Poems

Below, you’ll find links to some of my poems that are online, with a little background information on each. Most of these poems are taken from my past collections with Carcanet. You can order them directly from the publisher, or by messaging me via the contact page of this website (signed and dedicated, if you like), or from any of the usual places (though I particularly like this one).


‘Home’, Times Literary Supplement

I have written a sequence of poems about the awful last year of my father’s tempestuous life, as he raged against the circumstances he’d inadvertently helped to put himself in and I tried and often failed to give him other things to think about. This poem is part of that sequence.


‘Old Flat, Abandoned’, The Guardian

This poem is included in my third collection, Sweet Nothings. I had in mind an old flat I’d rented in Hunter, NY for a few months in 2007, and had returned to gawp at in 2016 – but I wrote the poem while preparing to move again from a rather more permanent home, in a time of considerable personal upheaval. The two coalesced. I’m very grateful to Carol Rumens for choosing it for ‘Poem of the Week’, and her write-up is in the link, below the poem.


‘Leavers’ Balls’, Times Literary Supplement

This poem is included in my third collection, Sweet Nothings. It quotes from ‘Killing in the Name’ by Rage Against the Machine, which was the standard end-of-night song in most of the toilet venue rock clubs I frequented when I was about 20 or so. I didn’t attend my school-leavers’ prom (we had one), but I’m sure it had these consequences for at least one pair of someones. 


‘Like Father’, Poetry Review

This poem is also included in
Sweet Nothings. When I was about 18, I made a serious attempt to write poems. They weren’t very good. But I had a lot of things I wanted to explore, not least of all regarding my childhood, which was spent mainly in Lincolnshire with interludes in Ireland and with my father. Early in 2019, I found one of these poems in an old folder at my mother’s house and, encouraged by a friend and wonderful poet who shall remain nameless, attempted to finish what I had once started.

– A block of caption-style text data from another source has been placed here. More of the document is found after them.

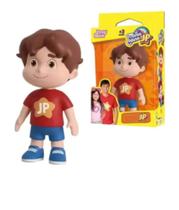 Mini Boneco Jp 12 Cm Youtuber - Baby Brink Mini Boneco Jp 12 Cm Youtuber - Baby Brink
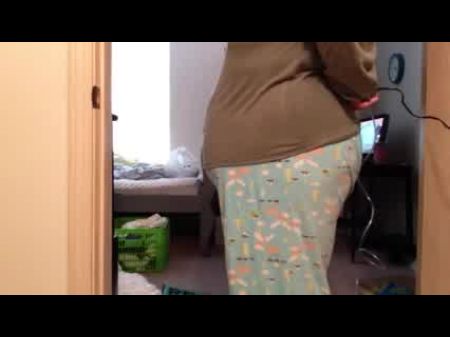 التضخم الجوي BBW والوحش ضرطة 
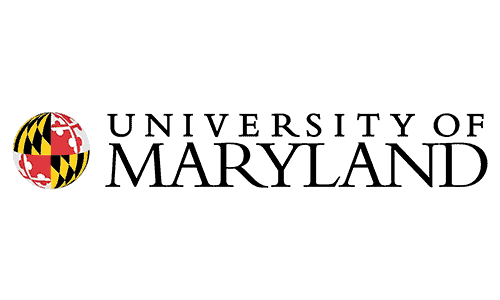 The University of Maryland logo
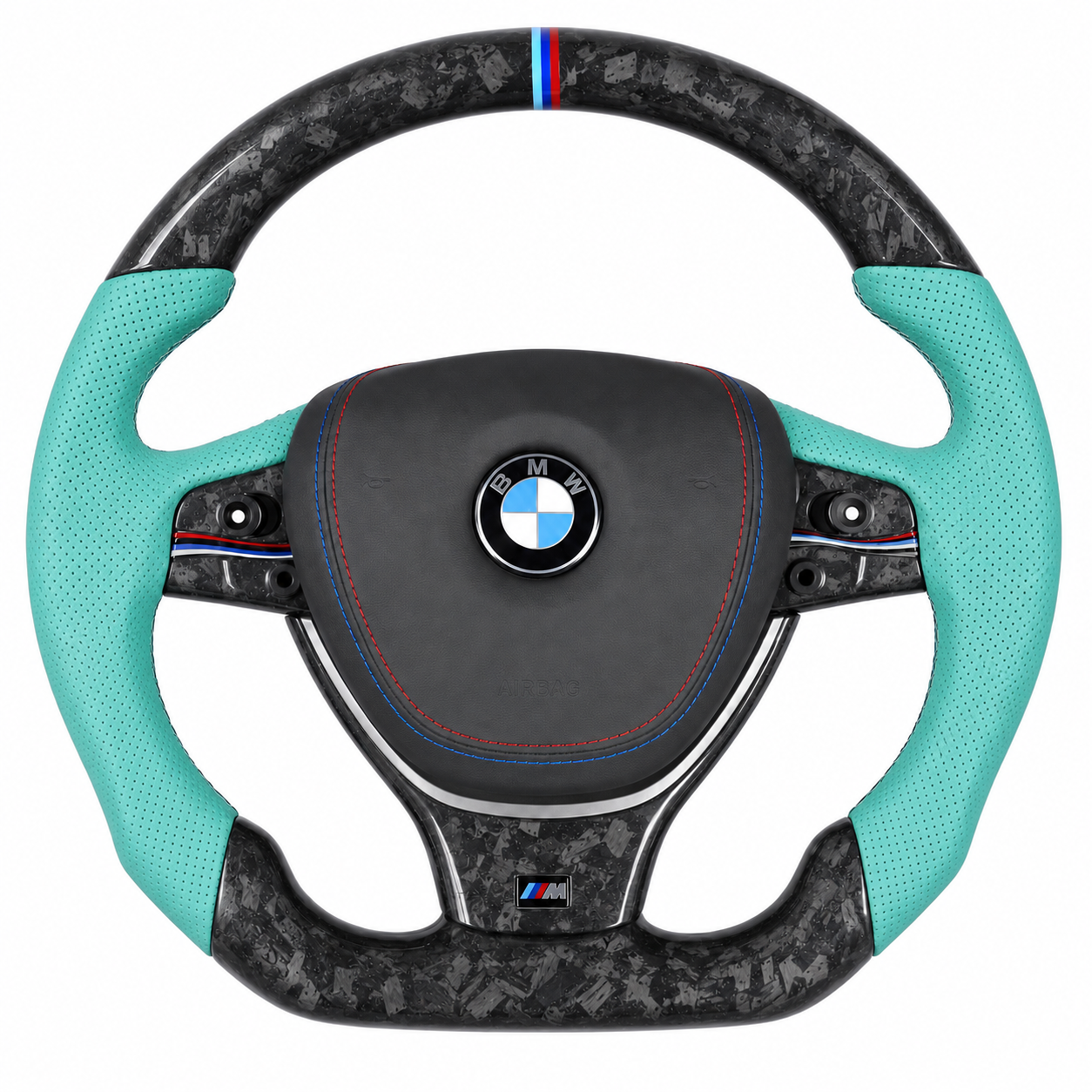BMW F10 Custom Steering Wheel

‘Re: Application’, ‘Re: Re: Application’, ‘Alfreton Town 0, Brackley Town 1 (89′)’, Wild Court

These poems are also included in Sweet Nothings. The first two are about Dr Bob Pintle, Senior Lecturer in Professional Creativity at Peterborough University. He doesn’t exist, though I assure you he also does exist. Bob is a character in several poems in two of my books: Sarajevo Roses and Sweet Nothings. I have blogged about him here. The other poem was described by the Guardian as ‘glamorous’, and indeed it is. The result repeated itself on the day the poem was published.

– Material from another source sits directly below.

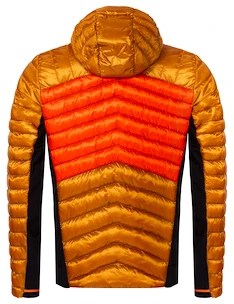 Pánska bunda VAUDE  Me Sesvenna Pro Jacket II silt brown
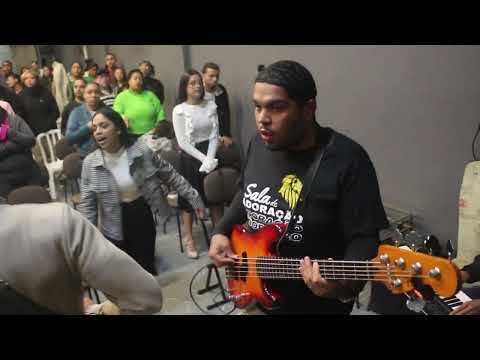 O GABRIEL ANUNCIAÇÃO DEU LUGAR NA SALA DE ADORAÇÃO SÃO PAULO #saladeadoracao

‘The Avenue’, ‘Pulling Over to Inspect a Pillbox with a North American Tourist’, ‘Over the Heath’, Poetry

The first two of these poems are in my second collection, Sarajevo Roses. I used to live in a flat at the top of a Victorian mansion, down a dark gravel track. Then I found an article in the paper. And then I wrote ‘The Avenue’. ‘Pulling Over…’ recounts part of a trip around this beleaguered island with an American friend, who likes visiting castles so he can pretend to fire arrows through the windows. (He’s a married man in his late 30s.) One day, we found ourselves in a pillbox on the east coast. The graffiti was real, and I photographed it and then tried to replicate it on screen in my office – after locking the door. ‘Over the Heath’ is in my first collection, Tonight the Summer’s Over. I grew up in a Lincolnshire village above the Fen and below the ‘Lincoln Heath’. Both are now full of farms and fields, and remain startlingly empty.


‘Driving Through the Pit Town’, New Statesman

This poem is also in Sarajevo Roses. The book contains two poems set in former coal-mining towns in Nottinghamshire (though this one blends one of those with another in South Yorkshire). Margaret Thatcher died in 2013, and very few tears were shed in this part of the country. In 2020, it returned a Conservative MP, though that’s a different story. 


‘Access Visit’, The Guardian

This poem is in my debut collection, Tonight the Summer’s Over. My earliest memories include those of many access visits with my father, and that is the subject of several poems in the book. I won’t say anything else about the poem, because Carol Rumens offers a wonderful reflection in the above link.